### RICHIESTA ASSEGNATA A
Nell'articolo sull'appello per Sakineh, quale ministro francese si è aggiunto oggi ai firmatari?

L’appello diventa internazionale
Continua la mobilitazione contro le pene stabilite dalla giustizia iraniana,
per Sakineh e tutti gli altri condannati
di Rosalba Castelletti
ROMA – Quasi 140 mila firmatari, tra cui sette Premi Nobel e due ministri della Cultura. Continua ad allungarsi l’appello di Repubblica per la scarcerazione di Sakineh Mohammadi Ashtiani, la quarantatreenne iraniana condannata alla lapidazione per adulterio e concorso in omicidio. Alle firme di decine di intellettuali francesi e italiani, tra cui i Premi Nobel Rita Levi Montalcini e Luc Montagnier, si aggiunge oggi anche quella di Frédéric Mitterand, ministro francese della Cultura e della Comunicazione. E intanto l’appello acquista un respiro sempre più europeo e internazionale: già rilanciato dal settimanale francese Le Nouvel Observateur (il cui sito rimanda a Repubblica per le adesioni), verrà ripreso anche dal quotidiano belga Le Soir e dal quotidiano lussemburghese franco-tedesco Tageblatt.
IL NOSTRO APPELLO PER SAKINEH 1
“Ieri a Bruxelles ho incontrato il Nobel iraniano Shirin Ebadi e mi ha detto di ringraziare l’Italia e La Repubblica per tutto quello che stanno facendo per il suo Paese”, dice il filosofo Daniel Salvatore Schiffer, promotore della petizione, commentando il successo della mobilitazione. Ma, aggiunge, non bisogna desistere. Schiffer ricorda che, oltre a Sakineh, altri 24 iraniani – 20 donne e quattro uomini – rischiano la morte sotto il colpo delle pietre e che nelle carceri iraniane vi sono oltre 800 prigionieri politici, decine dei quali sono stati condannati a morte.

### RIGHE ARCHIVIATE

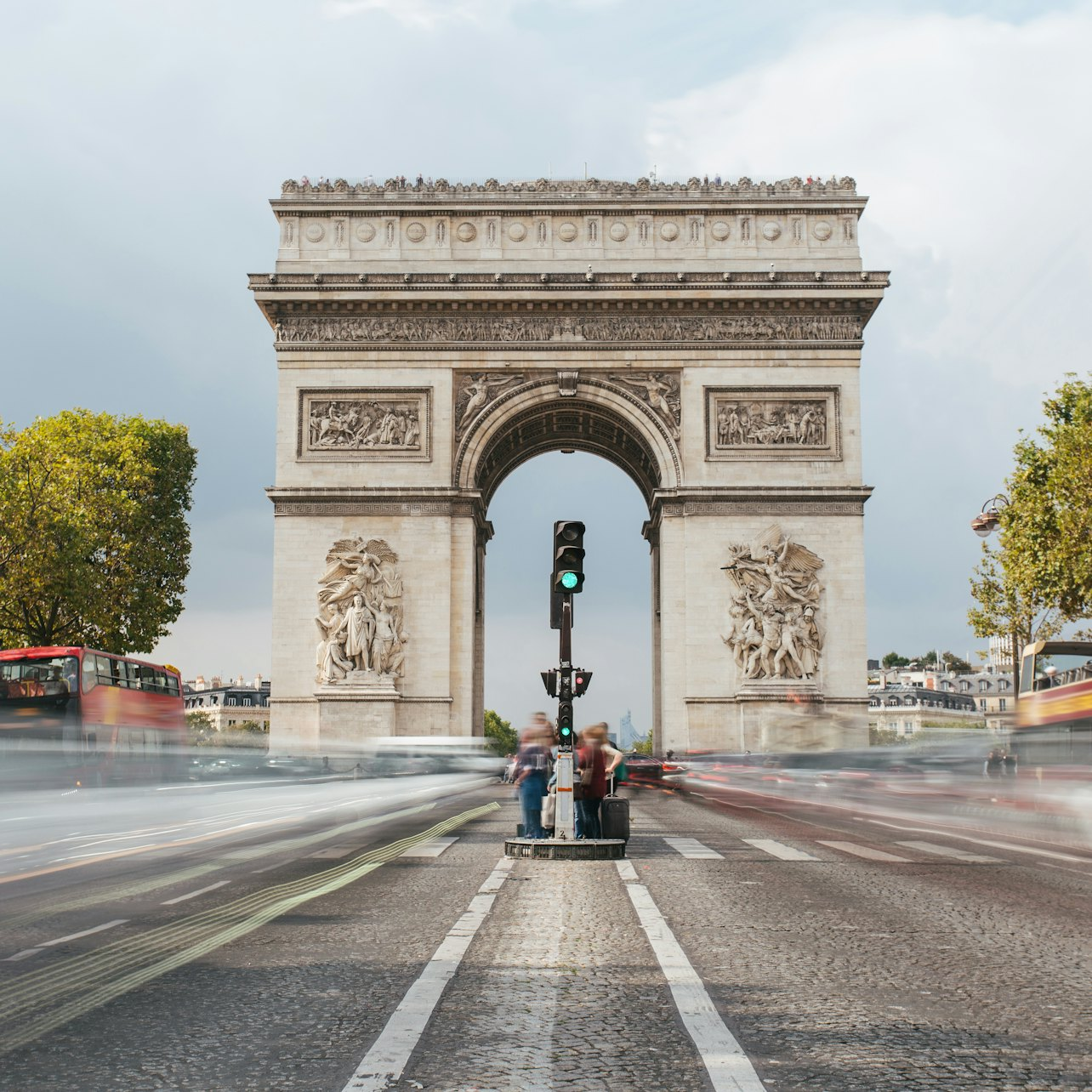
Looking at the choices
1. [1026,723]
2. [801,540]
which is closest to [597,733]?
[1026,723]

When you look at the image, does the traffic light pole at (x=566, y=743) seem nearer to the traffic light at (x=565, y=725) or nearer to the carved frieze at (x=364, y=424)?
the traffic light at (x=565, y=725)

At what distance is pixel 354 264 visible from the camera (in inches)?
1559

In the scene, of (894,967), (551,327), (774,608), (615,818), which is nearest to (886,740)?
(774,608)

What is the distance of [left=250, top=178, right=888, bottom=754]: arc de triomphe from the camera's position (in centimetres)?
3791

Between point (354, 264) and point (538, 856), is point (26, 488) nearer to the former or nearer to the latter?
point (354, 264)

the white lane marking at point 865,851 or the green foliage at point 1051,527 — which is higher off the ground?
the green foliage at point 1051,527

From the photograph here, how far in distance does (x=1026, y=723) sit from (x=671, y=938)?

### RICHIESTA ASSEGNATA B
Individua e copia ogni riga dei record che contiene la parola "nearer". Maiuscole e minuscole contano.

### SOLUZIONE SCRITTA A
Frédéric Mitterand, ministro francese della Cultura e della Comunicazione.

### SOLUZIONE SCRITTA B
When you look at the image, does the traffic light pole at (x=566, y=743) seem nearer to the traffic light at (x=565, y=725) or nearer to the carved frieze at (x=364, y=424)?
Between point (354, 264) and point (538, 856), is point (26, 488) nearer to the former or nearer to the latter?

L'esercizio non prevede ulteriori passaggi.